Russian President Vladimir Putin is counting on an ancient weapon more powerful than any missile the United States and its European allies are now supplying Ukraine with: time.
Five months after Putin ordered the February 24 invasion that devastated parts of Ukraine, Russia is hoping that Western resolve will be shaken by panic over rising global energy and food prices, according to Reuters.
Russian officials and state television are openly gloating over the fall of British and Italian prime ministers Boris Johnson and Mario Draghi, describing their resignations as the result of "self-inflicted" sanctions imposed on Russia by the West.
They ask, which western leader will fall next.
Putin, who turns 70 in October, told the West this month that he was just warming up to Ukraine and challenged the United States - which is economically and conventionally militarily superior to Russia - to try to defeat Moscow. He will not succeed in that, he said.
"Putin is counting on succeeding in a war of attrition," CIA director William Burns, former US ambassador to Moscow, said this Sunday at the Security Forum in Aspen.

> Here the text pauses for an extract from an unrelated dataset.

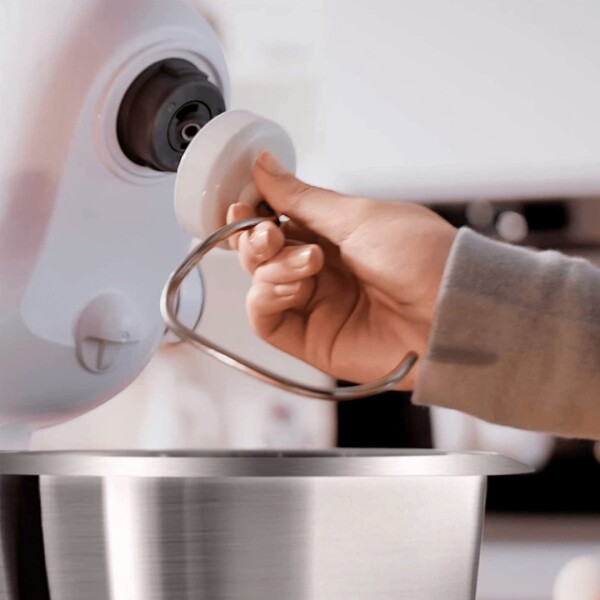Batidora Bosch Mums2ew00 3.8 L Robot De Cocina BATIDORA BOSCH MUMS2EW00 700W BLANCA AP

The former KGB spy reckons he can "suffocate the Ukrainian economy, exhaust the European public and leadership, and wear down the US because Putin believes Americans suffer from attention deficit disorder and will quickly turn to something else," Burns said.
Burns, whom US President Joe Biden sent to Moscow last November to warn Putin about the consequences of the invasion of Ukraine, said that he believes that the Russian leader's calculation will not yield the desired result.
However, Reuters points out that the Kremlin leader shows no signs of backing down, claiming that Russia will achieve all of its goals in Ukraine.
Putin's diplomatic chief Sergei Lavrov, who has held the position for 18 years, said on Wednesday that Russia's ambitions in Ukraine now extend beyond the eastern Donbass region to include territory in the south and "a number of other territories."
The US National Security Council said on Tuesday that it has intelligence that Russia is preparing to annex all of Donbas and territory along Ukraine's eastern coast, including Kherson and Zaporozhye.
This would formalize Russian control over 18 percent of Ukraine's territory, in addition to the 4,5 percent that Moscow received with the annexation of Crimea in 2014.
"We are heading towards an ugly period of political-military experimentation, and after an unpleasant and illegitimate agreement, a frozen conflict will follow," said political science professor Barry R. Posen.
If the West sends more long-range weapons to Ukraine, such as the HIMARS artillery missile system, Russia's territorial appetites will grow, Lavrov said.
"The rhetorical message that Lavrov is sending to the West is: the longer the war lasts, the more we will demand," Vladislav Zubok, professor of international history at the London School of Economics, told Reuters.
"It could be a pure bluff, but I won't be surprised if Russia wants to keep the southern territories".
The United States, which has provided over 8 billion dollars in security assistance to Ukraine, will send four more HIMARS systems to Ukraine, US Secretary of Defense Lloyd Austin said.
So how will everything end in Ukraine?
"I think it will end in a stalemate near the current battle lines, possibly with an ugly truce," said Barry R. Posen, professor of political science at the Massachusetts Institute of Technology (MIT), for the British agency.
"We are heading towards an ugly period of political-military experimentation, and after an unpleasant and illegitimate agreement, a frozen conflict will follow".
Ever since Boris Yeltsin handed Putin a briefcase with nuclear codes on the last day of 1999, his priority has been to restore at least part of the great power status that Moscow lost with the fall of the Soviet Union in 1991.
Putin has repeatedly criticized the United States for driving NATO's eastward expansion, particularly the recruitment of former Soviet republics such as Ukraine and Georgia, which Russia considers part of its sphere of influence.
Putin said that such moves are aimed at deliberately weakening and even destroying Russia. He gave a number of justifications for the invasion of Ukraine, but lately he has increasingly described it as an existential struggle with the West, the outcome of which will change the global order.
With Russia still exporting its vast natural resource wealth and China's key support, Putin is banking on Russia being able to slowly squeeze Ukraine while being able to take more pain than the West, which he sees as decadent.
The cost of that calculation in blood and money is huge.
US intelligence estimates that around 15 Russians have died so far in Ukraine - equal to the total number of Soviets who died during the Russian occupation of Afghanistan from 000 to 1979.
Burns said that according to American intelligence, the losses on the Ukrainian side are a little smaller. Neither Ukraine nor Russia have provided detailed estimates of losses, Reuters points out.
"Putin is convinced that his destiny is to restore Russia as a great power," Burns said.
Only time will tell if the most dangerous gamble of Putin's 22-year rule will pay off.